- Extrait -

Je développerai le sujet en trois étapes contenant chacune trois points. Je traiterai d’abordde tout ce qui touche au contenu: le témoignage, le kérygme, la catéchèse.

8. TÉMOIGNAGE, KÉRYGME, CATÉCHÈSE

33. Le témoignage

Il est apparu clairement aux Pères synodaux que le facteur déterminant de l’interprétation du texte biblique est l’expérience de la rencontre du Christ présent dans la tradition de l’Église. Cette rencontre communique la force d’aimer qui vient de la foi.
Une telle rencontre du Christ n’est pas l’apanage des spécialistes et des responsables d’Église. Plus encore que les études, c’est le témoignage des pauvres et des saints qui nous ouvrent à la beauté et à la force de la Parole. Ne les empêchons pas, par trop de précautions, de devenir des «amoureux de la Parole». On a souligné deux autres lieux importants où se vit le témoignage: la famille et la communauté. L’écoute en commun de la Parole de Dieu a le pouvoir de susciter, par là, une nouvelle ecclésiogénèse. La Parole biblique, en effet, doit s’incarner dans des témoins crédibles: l’homme d’aujourd’hui est particulièrement sensible au témoignage des personnes pour qui la rencontre personnelle du Christ a causé un réel changement de vie.

- Données à analyser -
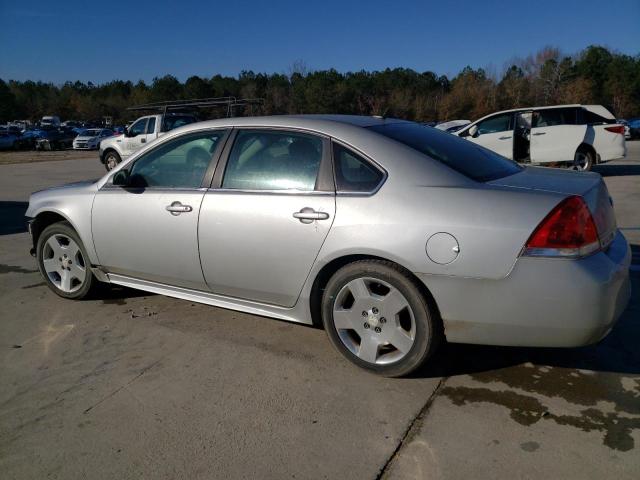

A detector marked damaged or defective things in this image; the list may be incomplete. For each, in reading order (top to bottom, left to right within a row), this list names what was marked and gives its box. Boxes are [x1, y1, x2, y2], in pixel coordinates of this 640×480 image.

crack in concrete [376, 378, 444, 480]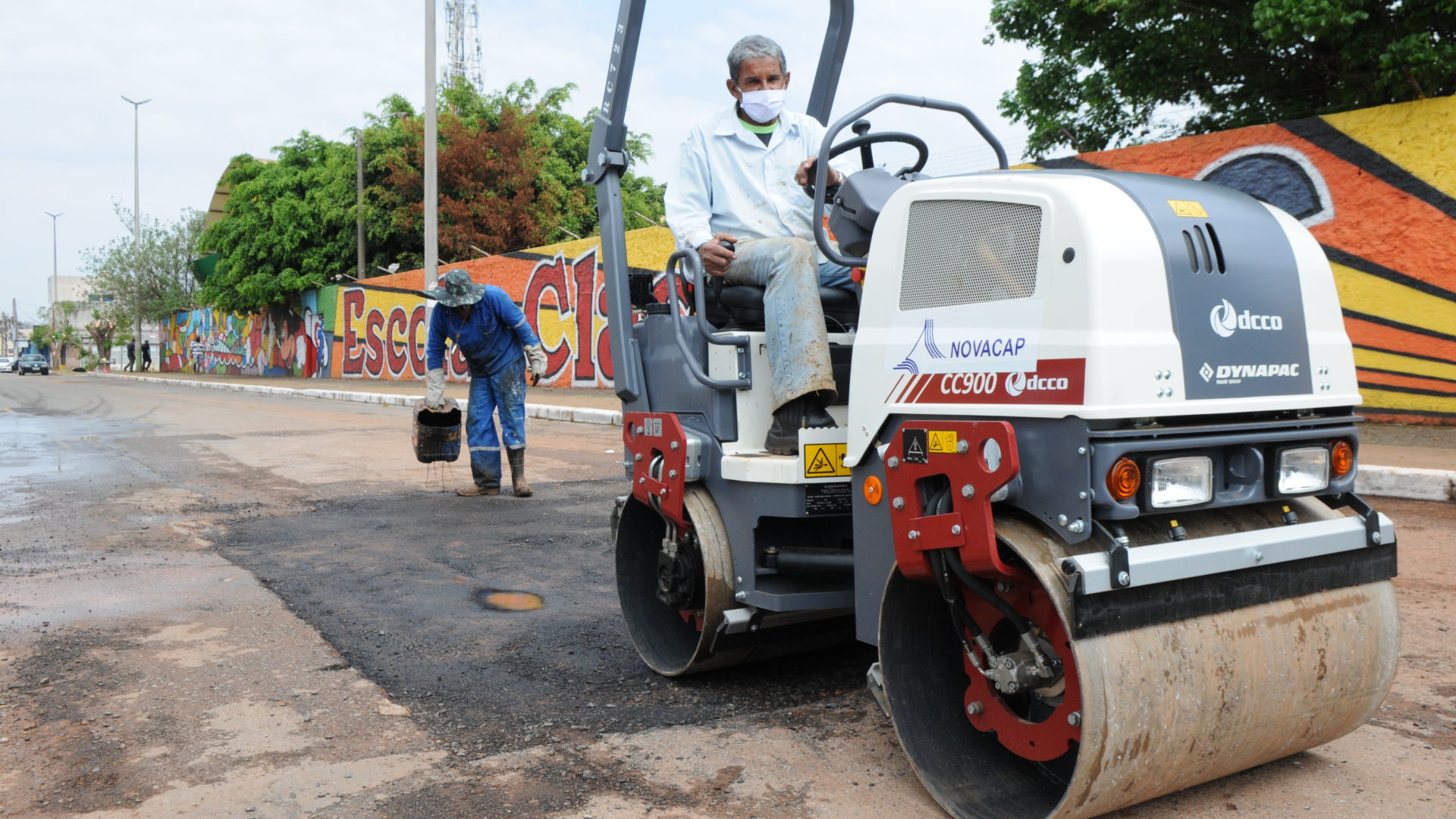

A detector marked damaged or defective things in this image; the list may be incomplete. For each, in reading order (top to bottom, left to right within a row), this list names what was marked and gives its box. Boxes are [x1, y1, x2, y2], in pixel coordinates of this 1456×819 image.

asphalt patch [215, 478, 874, 752]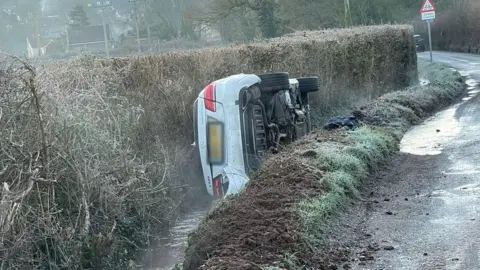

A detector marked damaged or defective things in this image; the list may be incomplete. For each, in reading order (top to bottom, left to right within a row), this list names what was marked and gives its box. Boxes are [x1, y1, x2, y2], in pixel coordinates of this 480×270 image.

overturned white car [191, 73, 318, 197]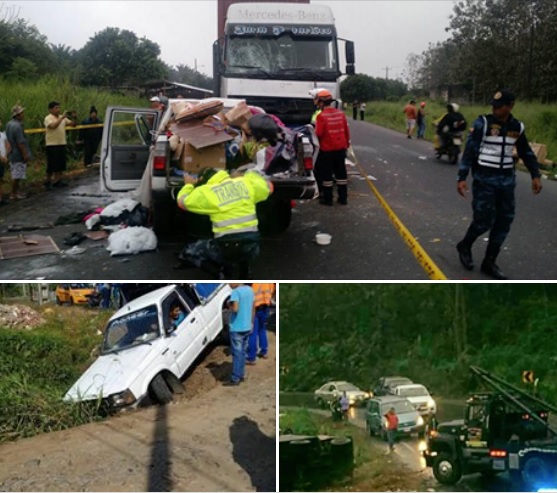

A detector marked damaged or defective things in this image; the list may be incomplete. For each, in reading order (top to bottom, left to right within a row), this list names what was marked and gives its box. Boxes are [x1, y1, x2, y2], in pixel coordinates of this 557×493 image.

broken windshield [225, 35, 336, 76]
crashed white pickup truck [99, 98, 318, 236]
damaged truck cab [100, 98, 318, 236]
crashed white pickup truck [64, 282, 230, 406]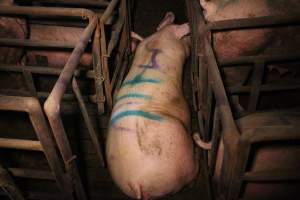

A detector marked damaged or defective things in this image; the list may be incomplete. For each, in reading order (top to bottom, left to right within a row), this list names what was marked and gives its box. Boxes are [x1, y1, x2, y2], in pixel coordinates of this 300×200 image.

rusty metal bar [99, 0, 119, 110]
rusty metal bar [207, 12, 300, 31]
rusty metal bar [0, 164, 24, 200]
rusty metal bar [0, 96, 71, 199]
rusty metal bar [44, 16, 97, 200]
rusty metal bar [72, 77, 105, 166]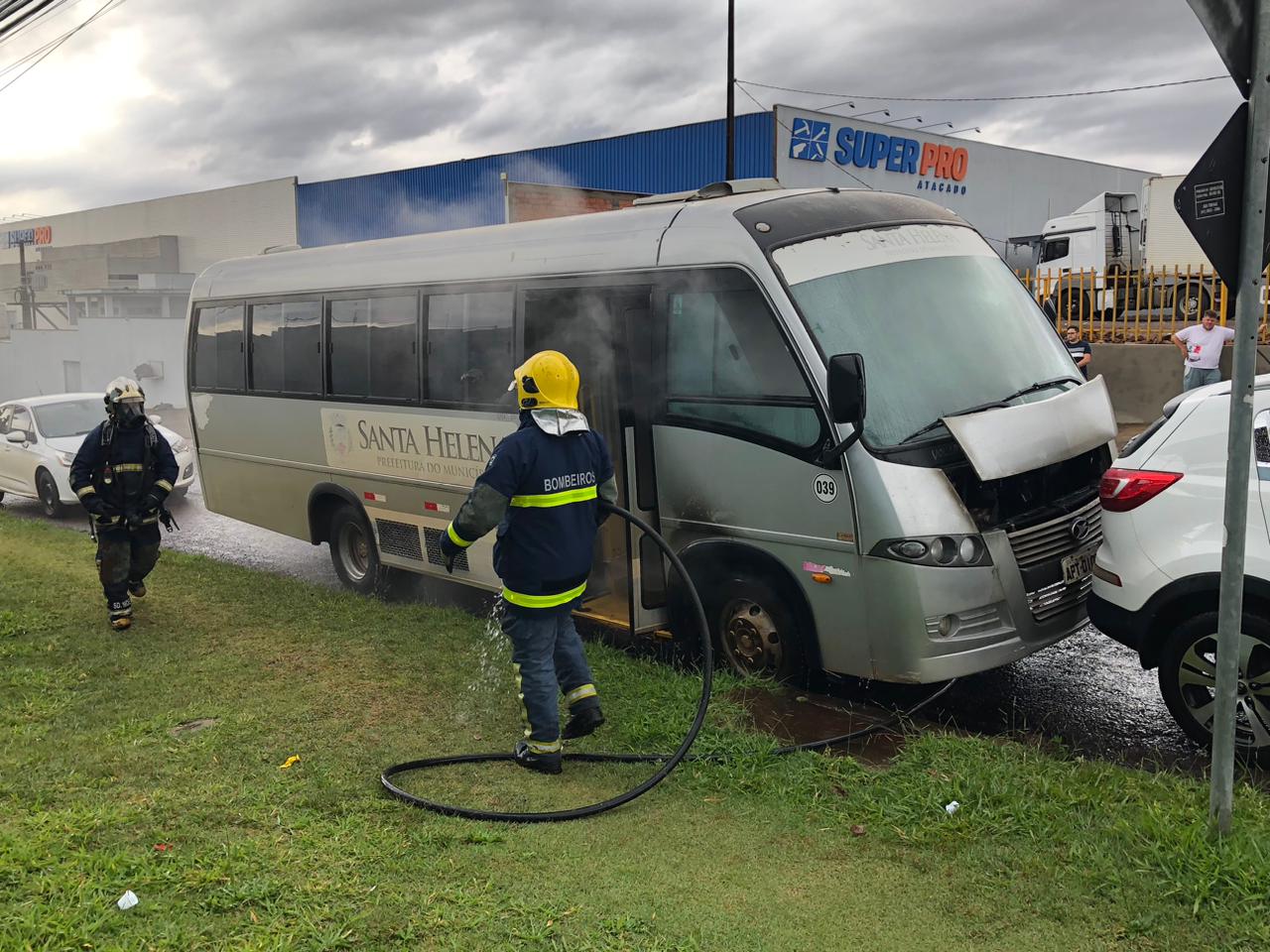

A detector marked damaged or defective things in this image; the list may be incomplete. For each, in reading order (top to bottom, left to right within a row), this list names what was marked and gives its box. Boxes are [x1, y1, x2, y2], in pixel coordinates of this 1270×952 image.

burnt bus hood [937, 375, 1119, 484]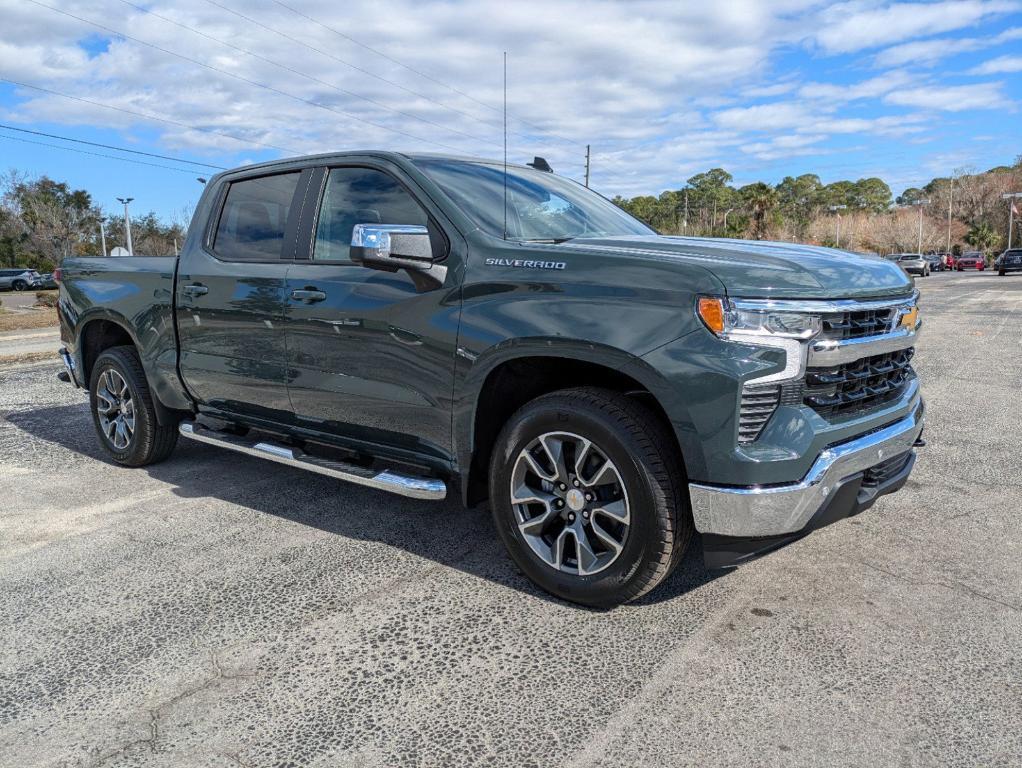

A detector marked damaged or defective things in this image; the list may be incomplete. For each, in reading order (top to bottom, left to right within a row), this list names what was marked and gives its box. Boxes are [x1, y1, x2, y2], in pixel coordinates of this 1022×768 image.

cracked pavement [1, 274, 1021, 764]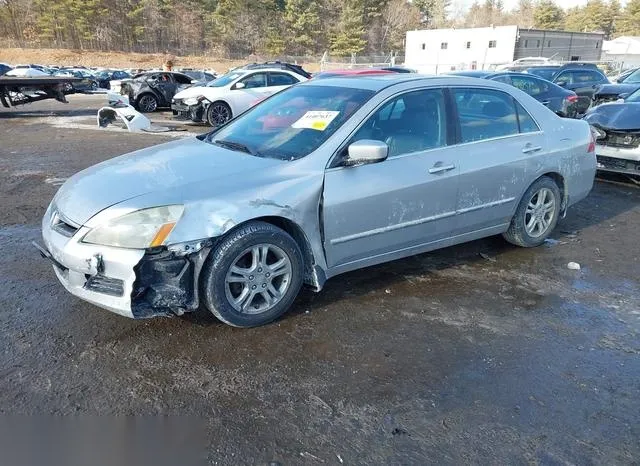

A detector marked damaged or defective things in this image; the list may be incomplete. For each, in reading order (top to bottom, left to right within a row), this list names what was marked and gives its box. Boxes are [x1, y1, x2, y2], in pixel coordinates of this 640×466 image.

wrecked black car [120, 72, 195, 114]
damaged white car [172, 65, 308, 126]
wrecked black car [592, 66, 640, 106]
wrecked black car [588, 87, 640, 175]
damaged white car [35, 74, 596, 326]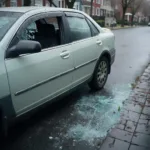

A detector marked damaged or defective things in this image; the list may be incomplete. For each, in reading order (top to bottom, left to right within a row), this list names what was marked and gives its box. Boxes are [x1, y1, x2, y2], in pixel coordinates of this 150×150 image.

shattered glass on ground [66, 84, 131, 144]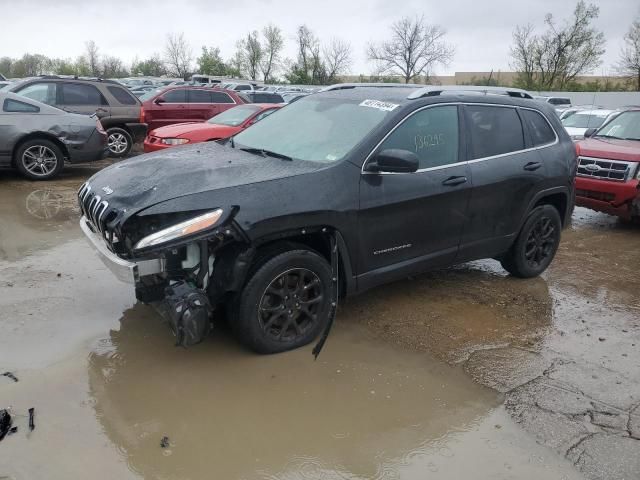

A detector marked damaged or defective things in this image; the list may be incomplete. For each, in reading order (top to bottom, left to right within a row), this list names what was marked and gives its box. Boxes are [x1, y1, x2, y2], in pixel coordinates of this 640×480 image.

damaged hood [86, 140, 330, 213]
crumpled bumper [79, 218, 164, 284]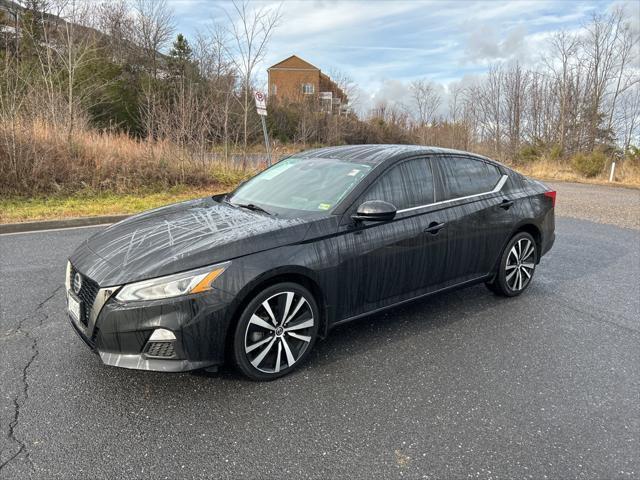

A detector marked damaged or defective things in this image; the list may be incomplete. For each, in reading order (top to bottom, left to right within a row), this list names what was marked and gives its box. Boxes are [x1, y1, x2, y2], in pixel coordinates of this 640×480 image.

crack in asphalt [0, 284, 62, 474]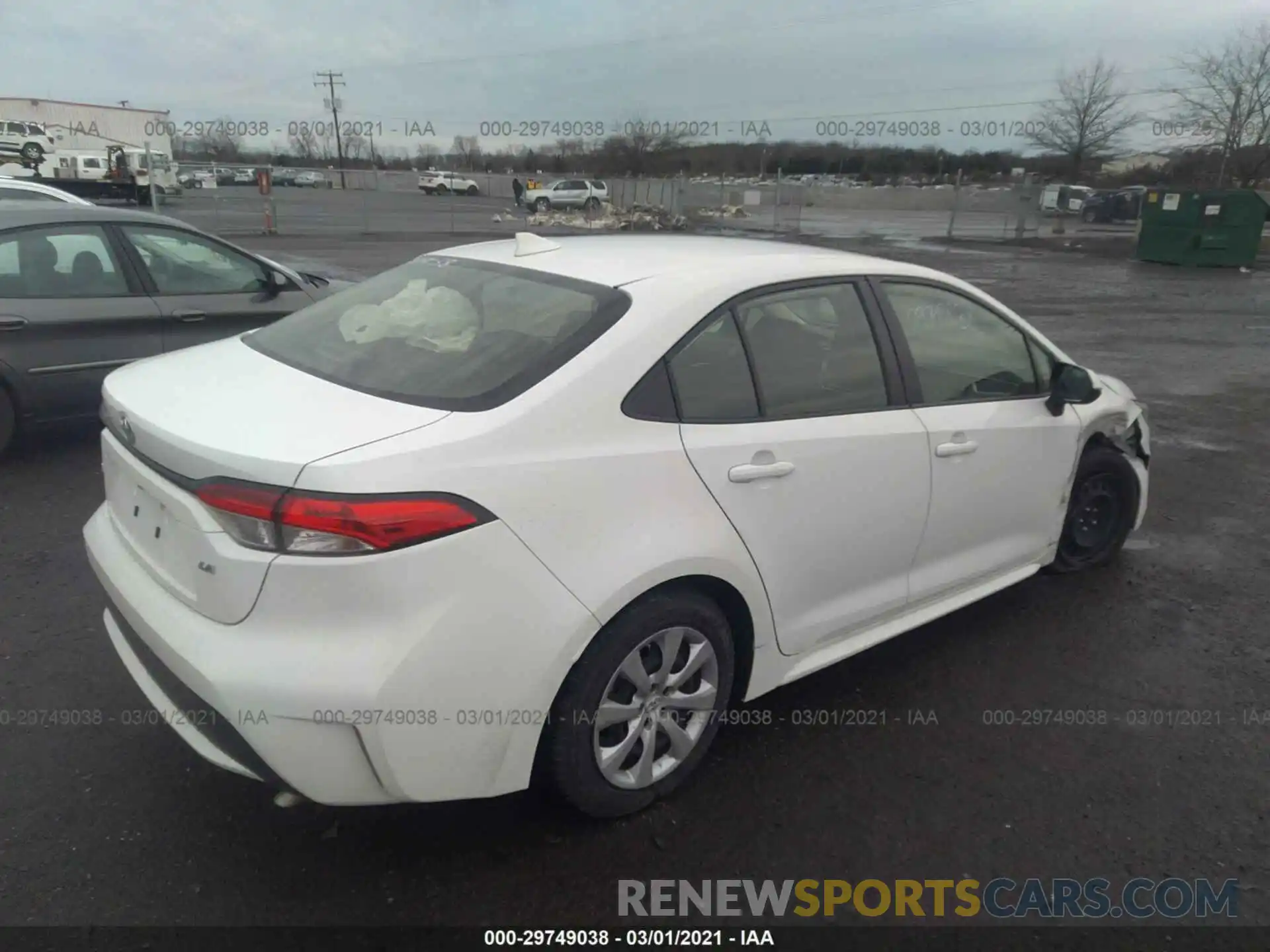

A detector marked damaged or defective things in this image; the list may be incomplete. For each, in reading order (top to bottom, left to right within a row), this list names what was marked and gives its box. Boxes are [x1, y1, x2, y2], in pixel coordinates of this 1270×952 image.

damaged front wheel [1048, 447, 1138, 574]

- Consigne -
Recopiez le passage de l'extrait sur le témoignage qui s'ouvre sur les mots "Je développerai le" et se clôt sur "vient de la foi.", en renommant "Pères synodaux" en "participants au synode".

- Résultat -
Je développerai le sujet en trois étapes contenant chacune trois points. Je traiterai d’abordde tout ce qui touche au contenu: le témoignage, le kérygme, la catéchèse.

8. TÉMOIGNAGE, KÉRYGME, CATÉCHÈSE

33. Le témoignage

Il est apparu clairement aux participants au synode que le facteur déterminant de l’interprétation du texte biblique est l’expérience de la rencontre du Christ présent dans la tradition de l’Église. Cette rencontre communique la force d’aimer qui vient de la foi.